Barcelona vs Core2

By: Vincent Diepeveen (, May 16, 2007 6:35 am
Room: Moderated Discussions
David Kanter ( on 5/16/07 wrote:
>Vincent Diepeveen ( on 5/13/07 wrote:
>>If core2 can retire 4 uops per cycle and barcelona can >retire 3 uops a cycle i
>>understand, then core2 can blow that barcelona core >completely away. That's 33% faster speed.
>Yes and the concord can fly faster than a 787...oh wait, no, it doesn't fly anymore : )
>I have yet to find any code with > 2 uops/cycle, so Intel's 4th issue/execute/retire
>slot really doesn't help all that much. Nobody consistently has IPC=3...
>It helps for clearing queuing up, but it really isn't that important. What IPC does your code get on Core2 anyways?

It really doesn't matter what software i look to that i wrote myself, they all profit bigtime from a 4th execution unit.

Your math model might need a more realistic approach.

The total speed of your software gets dominated by the average IPC you can get, yet consistently getting above 2.0 is total unnecessary to already profit from the possibility to execute 4 a cycle.

Let's show in a sample calculation how relevant your remark is that it should be 'consistently higher' than ipc 3.0.

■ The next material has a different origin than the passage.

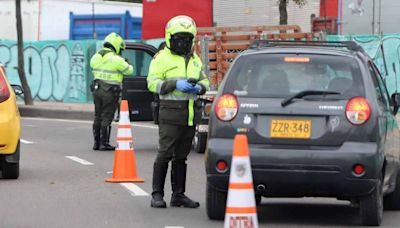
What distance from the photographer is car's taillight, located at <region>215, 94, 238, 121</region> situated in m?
8.27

Let's use an example where a program in 80% of the code cannot profit from moving from 3 to 4 integer units, that means that if 20% does profit.

That 20% gets a speedup of 33%.

Your total program speedup then is:

100% - 80% - (20 * 3 / 4 ) = 5%

So even for software that hardly can need a 4th unit, already can easily get a speedup of 5% from it.

In reality however, many instructions from intel are dead slow, so the observed speedup at chips that can retire 4 instructions a cycle is far bigger than that 5%.